» **TASK INSTRUCTIONS**
Please answer from the passage on morality and architecture: which structural feature does it say the Parthenon lacks?

» **EXERCISE TEXT**
___

5. There are Evolution and Reversion in architecture, but not in the laws of stability of structure, nor in the principles of beauty as realized in building. A combination, ugly now, was not beautiful in the days of Darius. Tastes differ, but not right tastes; and moral notions, but not right moral notions. It is true that questions of right and wrong occur in one state of society, that had no relevance in an earlier state, the conditions of the case not having arisen. But so it is in architecture; there are no arches in the Parthenon. The principle of the arch, however, held in the age of Pericles, though not applied.

6. The progress of Moral Science is the more and more perfect development of the Natural Law in the heart of man, a psychological, not an ontological development. And Moral Science does progress. No man can be a diligent student of morality for years, without coming to the understanding of many things, for which one would look in vain in Aristotle's Ethics and Politics, or in Cicero, De Officiis, or even in the Summa of St. Thomas, or perhaps in any book ever written. New moral questions come for discussion as civilization advances. The commercial system of modern times would furnish a theme for another De Lugo. And still on this path of ethical discovery, to quote the text that Bacon loved, "Many shall pass over, and knowledge shall be multiplied." (Daniel xii. 4.)

___

» **INFORMATION GIVEN**
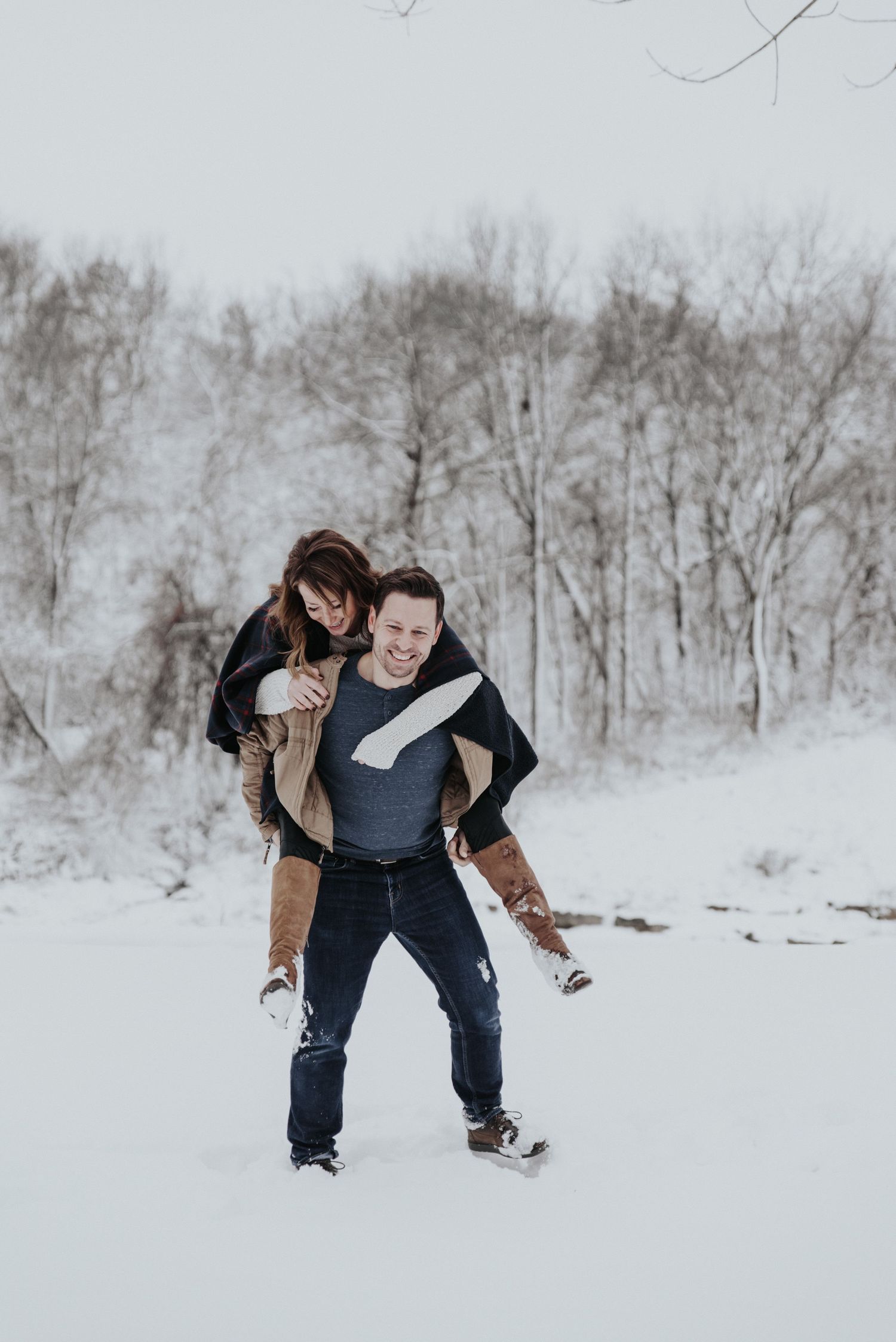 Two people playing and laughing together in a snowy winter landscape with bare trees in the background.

___

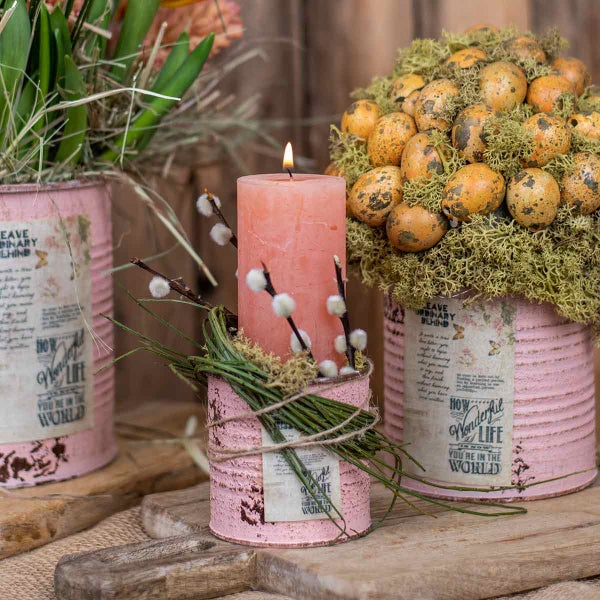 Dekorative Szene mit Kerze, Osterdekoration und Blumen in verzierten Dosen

___

» **ANSWER SPACE**
Arches.